**Supplied text**

Volume of region bounded by points satisfying the given inequality !

It's a torus with major radius of $3$ and minor radius of $1$ This can be seen by letting $y=0$ and solving for $z$ to get

$z=\sqrt { 1-{ (x\pm 3) }^{ 2 } }$

Symmetry takes care of the rest.

The volume of a torus is the area of the circular cross section multiplied by the length of the circumference of the circular centerline of the center of the circular cross section, or

$\left( 2\pi R \right) \left( \pi { r }^{ 2 } \right) =2{ \pi }^{ 2 }(3)({ 1 }^{ 2 })=6{ \pi }^{ 2 }=59.2176...$

Let's take a cylindrical coordinates approach here. Let $x^2+y^2=r^2$ which gives us:

$(r^2+z^2+8)^2 \le 36r^2 \Rightarrow r^2+z^2+8 \le 6r \Rightarrow (r^2-6r+9)+z^2 -1 \le 0 \Rightarrow z^2 \le 1 - (r-3)^2;$

or $-\sqrt{1-(r-3)^2} \le z \le \sqrt{1-(r-3)^2}$ . At $z=0$ we obtain the following $xy-plane$ curves: $r^2 + 8 \le 6r \Rightarrow r^2-6r+8 \le 0 \Rightarrow (r-2)(r-4) \le 0 \Rightarrow 2 \le r \le 4$ which sweep an entire circle ( $0 \le \theta \le 2\pi$ ). These parts finally converge into the following triple integral:

$X = \int_{0}^{2\pi} \int_{2}^{4} \int_{-\sqrt{1-(r-3)^2}}^{\sqrt{1-(r-3)^2}} r dz dr d\theta = 6\pi^{2} \approx 59.2176$

or $\lfloor 59.2176 \rfloor = \boxed{59}.$

**Records supplied**
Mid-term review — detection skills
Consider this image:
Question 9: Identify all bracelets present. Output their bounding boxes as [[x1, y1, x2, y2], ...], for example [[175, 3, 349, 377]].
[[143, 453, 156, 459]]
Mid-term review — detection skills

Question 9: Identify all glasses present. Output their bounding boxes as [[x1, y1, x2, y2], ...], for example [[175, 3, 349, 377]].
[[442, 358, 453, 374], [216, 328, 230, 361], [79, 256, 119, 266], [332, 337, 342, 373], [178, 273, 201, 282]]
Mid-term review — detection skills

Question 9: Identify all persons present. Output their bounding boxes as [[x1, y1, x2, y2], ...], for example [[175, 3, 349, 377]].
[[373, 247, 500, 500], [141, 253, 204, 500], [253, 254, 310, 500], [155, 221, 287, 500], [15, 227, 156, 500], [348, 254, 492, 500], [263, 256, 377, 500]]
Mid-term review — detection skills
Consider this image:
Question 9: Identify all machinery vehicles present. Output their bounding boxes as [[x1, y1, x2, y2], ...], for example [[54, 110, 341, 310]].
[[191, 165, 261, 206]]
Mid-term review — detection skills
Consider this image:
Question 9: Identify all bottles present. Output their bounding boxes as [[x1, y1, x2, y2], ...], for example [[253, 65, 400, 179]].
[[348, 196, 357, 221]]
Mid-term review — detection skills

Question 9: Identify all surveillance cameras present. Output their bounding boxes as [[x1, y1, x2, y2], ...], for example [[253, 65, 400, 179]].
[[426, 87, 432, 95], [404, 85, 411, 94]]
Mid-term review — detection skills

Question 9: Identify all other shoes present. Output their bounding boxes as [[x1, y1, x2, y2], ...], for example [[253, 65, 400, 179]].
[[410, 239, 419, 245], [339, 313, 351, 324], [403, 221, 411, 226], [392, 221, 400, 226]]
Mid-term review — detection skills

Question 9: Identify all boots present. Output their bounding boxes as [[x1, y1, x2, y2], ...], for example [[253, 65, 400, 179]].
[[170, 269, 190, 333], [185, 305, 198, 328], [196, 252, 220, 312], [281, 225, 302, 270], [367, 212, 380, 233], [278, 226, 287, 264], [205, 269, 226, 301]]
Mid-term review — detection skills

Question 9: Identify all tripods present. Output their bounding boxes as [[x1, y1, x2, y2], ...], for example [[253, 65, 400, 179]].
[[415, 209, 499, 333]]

**Task brief**
Please give the lower and upper limit for each variable of integration in the triple integral that the torus volume thread sets up.

**Solution to this task**
- θ: from 0 to 2π
- r: from 2 to 4
- z: from −√(1−(r−3)²) to √(1−(r−3)²)